= Diocesan record office =

Originally within the United Kingdom the title of diocesan record office would frequently have referred to a church-owned diocesan registry or chancery. This would have been where the episcopal registers, administrative papers and title deeds were preserved under the general superintendence of the diocesan chancellor.

In modern usage it generally refers to an approved repository, frequently operated by a local authority, which has been specially designated by a Church of England bishop for the collection and preservation of historic archives, both from the diocese and also from local ecclesiastical parishes.

==Historical background==

The Parochial Registers and Records Measure 1929 permitted bishops to designate such places as approved repositories for parish records. A new Parochial Registers and Records Measure 1978 made it obligatory to designate at least one diocesan record office in each diocese of the Church of England.

Usually the diocesan record office will now be within a city record office or an ordinary county record office. However, there are some exceptions: the Canterbury Cathedral Library and the Borthwick Institute for Archives at the University of York are similarly designated.

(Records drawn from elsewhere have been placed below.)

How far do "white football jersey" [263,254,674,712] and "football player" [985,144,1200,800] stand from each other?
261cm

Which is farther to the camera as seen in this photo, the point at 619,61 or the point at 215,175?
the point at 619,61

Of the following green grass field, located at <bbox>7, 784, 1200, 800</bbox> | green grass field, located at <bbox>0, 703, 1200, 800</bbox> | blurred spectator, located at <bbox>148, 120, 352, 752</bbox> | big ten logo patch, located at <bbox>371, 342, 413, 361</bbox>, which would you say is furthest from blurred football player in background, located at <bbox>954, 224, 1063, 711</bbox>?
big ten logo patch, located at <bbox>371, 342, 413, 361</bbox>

The Parochial Records and Records Measure relates solely to the Church of England. Other churches within the Anglican communion, in Scotland, Wales and elsewhere, normally operate in accordance with their own specialist legislation – as do many other Christian denominations. The status of various Welsh county record offices as diocesan record offices was the result of an agreement with the Representative Body of the Church in Wales, made in 1976, which gave Welsh parishes the option of claiming facsimile copies of their deposited registers.
Prior to that date the only officially recognised Welsh repository had been the National Library of Wales, first designated in 1944.